── Records provided ──

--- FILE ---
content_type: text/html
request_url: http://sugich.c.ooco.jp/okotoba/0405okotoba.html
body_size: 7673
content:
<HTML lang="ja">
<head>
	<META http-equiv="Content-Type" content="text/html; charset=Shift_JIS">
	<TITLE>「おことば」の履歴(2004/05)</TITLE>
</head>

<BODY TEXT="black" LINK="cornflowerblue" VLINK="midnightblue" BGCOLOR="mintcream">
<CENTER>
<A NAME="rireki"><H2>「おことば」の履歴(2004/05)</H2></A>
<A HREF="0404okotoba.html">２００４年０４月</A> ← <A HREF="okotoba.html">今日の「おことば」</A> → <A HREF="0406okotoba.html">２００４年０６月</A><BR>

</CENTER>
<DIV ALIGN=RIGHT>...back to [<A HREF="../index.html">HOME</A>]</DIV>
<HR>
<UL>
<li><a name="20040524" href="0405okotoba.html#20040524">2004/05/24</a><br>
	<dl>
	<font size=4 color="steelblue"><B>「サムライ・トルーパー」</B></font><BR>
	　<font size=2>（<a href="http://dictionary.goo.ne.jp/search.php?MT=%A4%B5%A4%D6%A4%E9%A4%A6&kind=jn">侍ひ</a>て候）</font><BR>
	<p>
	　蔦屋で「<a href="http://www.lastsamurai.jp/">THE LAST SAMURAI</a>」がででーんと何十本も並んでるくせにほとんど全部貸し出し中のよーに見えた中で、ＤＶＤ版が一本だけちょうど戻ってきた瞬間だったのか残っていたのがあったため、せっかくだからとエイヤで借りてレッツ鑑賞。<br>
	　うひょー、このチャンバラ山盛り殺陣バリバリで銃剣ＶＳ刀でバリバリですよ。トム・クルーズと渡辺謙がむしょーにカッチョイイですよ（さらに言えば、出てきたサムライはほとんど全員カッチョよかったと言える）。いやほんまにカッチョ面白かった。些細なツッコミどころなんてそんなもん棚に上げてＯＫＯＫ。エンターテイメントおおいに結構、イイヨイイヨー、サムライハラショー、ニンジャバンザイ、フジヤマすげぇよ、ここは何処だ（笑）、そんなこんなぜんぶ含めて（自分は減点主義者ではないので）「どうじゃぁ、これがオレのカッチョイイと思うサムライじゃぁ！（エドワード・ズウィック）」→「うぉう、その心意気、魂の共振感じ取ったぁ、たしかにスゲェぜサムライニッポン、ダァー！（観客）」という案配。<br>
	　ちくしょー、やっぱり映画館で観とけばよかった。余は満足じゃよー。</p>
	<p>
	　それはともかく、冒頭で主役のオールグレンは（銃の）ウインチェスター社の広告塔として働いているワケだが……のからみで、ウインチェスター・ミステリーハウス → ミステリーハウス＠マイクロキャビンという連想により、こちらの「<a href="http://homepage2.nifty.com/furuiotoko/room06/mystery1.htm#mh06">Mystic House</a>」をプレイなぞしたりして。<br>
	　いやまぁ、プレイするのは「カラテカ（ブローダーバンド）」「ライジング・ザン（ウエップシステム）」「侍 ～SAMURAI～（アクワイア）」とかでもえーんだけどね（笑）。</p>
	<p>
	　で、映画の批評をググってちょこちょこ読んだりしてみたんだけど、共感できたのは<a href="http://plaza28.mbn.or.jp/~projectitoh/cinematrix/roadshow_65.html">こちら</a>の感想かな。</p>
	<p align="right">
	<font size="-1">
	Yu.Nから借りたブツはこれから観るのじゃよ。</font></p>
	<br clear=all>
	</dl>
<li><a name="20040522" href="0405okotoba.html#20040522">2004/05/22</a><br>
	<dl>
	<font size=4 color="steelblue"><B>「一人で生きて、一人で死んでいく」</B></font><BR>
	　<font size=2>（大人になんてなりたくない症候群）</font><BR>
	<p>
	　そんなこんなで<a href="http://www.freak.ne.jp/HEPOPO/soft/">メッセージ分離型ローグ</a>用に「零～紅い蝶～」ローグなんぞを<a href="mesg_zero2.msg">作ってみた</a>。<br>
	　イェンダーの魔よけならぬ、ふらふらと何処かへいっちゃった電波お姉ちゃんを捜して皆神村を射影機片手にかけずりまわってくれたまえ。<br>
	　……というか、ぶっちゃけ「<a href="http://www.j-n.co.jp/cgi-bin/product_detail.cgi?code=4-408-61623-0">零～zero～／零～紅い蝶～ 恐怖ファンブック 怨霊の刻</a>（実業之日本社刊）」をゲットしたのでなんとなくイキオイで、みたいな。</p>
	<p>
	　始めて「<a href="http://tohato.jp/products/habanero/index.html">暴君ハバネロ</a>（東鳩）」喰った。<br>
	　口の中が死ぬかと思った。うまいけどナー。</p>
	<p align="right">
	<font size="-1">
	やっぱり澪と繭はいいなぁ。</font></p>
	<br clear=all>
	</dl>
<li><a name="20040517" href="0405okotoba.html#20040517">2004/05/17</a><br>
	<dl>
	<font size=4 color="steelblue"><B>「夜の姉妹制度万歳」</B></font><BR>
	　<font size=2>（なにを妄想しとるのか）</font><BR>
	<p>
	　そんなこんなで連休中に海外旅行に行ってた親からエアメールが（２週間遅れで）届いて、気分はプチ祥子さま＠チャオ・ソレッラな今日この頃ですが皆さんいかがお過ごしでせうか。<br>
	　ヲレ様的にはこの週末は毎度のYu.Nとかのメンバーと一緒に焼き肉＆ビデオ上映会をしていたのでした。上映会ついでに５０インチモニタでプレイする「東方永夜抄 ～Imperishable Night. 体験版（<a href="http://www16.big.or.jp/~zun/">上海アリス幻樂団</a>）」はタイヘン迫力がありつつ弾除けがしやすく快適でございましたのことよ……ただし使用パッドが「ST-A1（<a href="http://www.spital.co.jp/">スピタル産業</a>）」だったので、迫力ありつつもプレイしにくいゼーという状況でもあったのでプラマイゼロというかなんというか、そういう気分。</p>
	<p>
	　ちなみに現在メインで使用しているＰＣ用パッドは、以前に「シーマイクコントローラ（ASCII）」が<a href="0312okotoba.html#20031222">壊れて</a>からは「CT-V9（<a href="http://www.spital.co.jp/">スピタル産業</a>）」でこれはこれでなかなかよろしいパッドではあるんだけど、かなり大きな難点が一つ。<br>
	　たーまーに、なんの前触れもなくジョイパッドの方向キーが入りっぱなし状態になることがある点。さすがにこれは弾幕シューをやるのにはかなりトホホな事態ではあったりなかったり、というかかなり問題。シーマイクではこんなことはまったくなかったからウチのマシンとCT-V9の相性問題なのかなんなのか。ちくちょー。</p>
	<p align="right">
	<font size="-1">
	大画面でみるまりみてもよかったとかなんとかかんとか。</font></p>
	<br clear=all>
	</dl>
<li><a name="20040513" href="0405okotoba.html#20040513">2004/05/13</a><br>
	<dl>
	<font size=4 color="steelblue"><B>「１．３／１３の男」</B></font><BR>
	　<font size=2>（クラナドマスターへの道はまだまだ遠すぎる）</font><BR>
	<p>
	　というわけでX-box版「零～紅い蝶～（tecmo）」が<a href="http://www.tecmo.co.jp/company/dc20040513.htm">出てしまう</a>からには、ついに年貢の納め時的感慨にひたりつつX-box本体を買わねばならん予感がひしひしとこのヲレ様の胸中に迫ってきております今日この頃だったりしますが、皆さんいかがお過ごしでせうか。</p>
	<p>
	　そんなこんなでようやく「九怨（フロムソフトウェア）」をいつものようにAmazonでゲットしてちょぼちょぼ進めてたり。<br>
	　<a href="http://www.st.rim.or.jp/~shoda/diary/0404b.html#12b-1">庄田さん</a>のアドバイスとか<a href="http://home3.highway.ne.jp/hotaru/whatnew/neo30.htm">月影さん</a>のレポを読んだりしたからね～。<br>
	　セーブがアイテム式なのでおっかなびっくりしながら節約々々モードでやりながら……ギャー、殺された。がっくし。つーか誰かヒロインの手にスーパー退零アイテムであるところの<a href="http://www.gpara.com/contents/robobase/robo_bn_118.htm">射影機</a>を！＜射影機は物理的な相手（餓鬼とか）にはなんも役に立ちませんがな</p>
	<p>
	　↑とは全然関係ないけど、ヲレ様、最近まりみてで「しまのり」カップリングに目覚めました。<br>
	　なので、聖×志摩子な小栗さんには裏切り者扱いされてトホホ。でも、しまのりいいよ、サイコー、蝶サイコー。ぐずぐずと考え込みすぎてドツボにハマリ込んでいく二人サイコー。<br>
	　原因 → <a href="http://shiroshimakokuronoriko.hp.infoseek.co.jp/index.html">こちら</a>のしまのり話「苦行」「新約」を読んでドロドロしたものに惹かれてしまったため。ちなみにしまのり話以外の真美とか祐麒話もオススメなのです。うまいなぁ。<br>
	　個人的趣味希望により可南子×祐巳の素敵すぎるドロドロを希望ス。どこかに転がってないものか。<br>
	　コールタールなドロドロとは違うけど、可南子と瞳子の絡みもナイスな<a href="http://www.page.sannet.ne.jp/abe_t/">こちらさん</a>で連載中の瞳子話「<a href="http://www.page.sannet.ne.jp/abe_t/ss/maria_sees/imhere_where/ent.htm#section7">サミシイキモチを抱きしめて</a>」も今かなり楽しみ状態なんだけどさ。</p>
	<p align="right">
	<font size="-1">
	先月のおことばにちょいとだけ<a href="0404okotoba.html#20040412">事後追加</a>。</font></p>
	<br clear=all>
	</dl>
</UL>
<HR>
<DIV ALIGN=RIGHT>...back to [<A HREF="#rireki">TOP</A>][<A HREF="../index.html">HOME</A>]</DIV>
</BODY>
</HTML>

───

- What you should do
Collect every line from the records above that contains the word "index".

- Expected answer
<DIV ALIGN=RIGHT>...back to [<A HREF="../index.html">HOME</A>]</DIV>
	　始めて「<a href="http://tohato.jp/products/habanero/index.html">暴君ハバネロ</a>（東鳩）」喰った。<br>
	　原因 → <a href="http://shiroshimakokuronoriko.hp.infoseek.co.jp/index.html">こちら</a>のしまのり話「苦行」「新約」を読んでドロドロしたものに惹かれてしまったため。ちなみにしまのり話以外の真美とか祐麒話もオススメなのです。うまいなぁ。<br>
<DIV ALIGN=RIGHT>...back to [<A HREF="#rireki">TOP</A>][<A HREF="../index.html">HOME</A>]</DIV>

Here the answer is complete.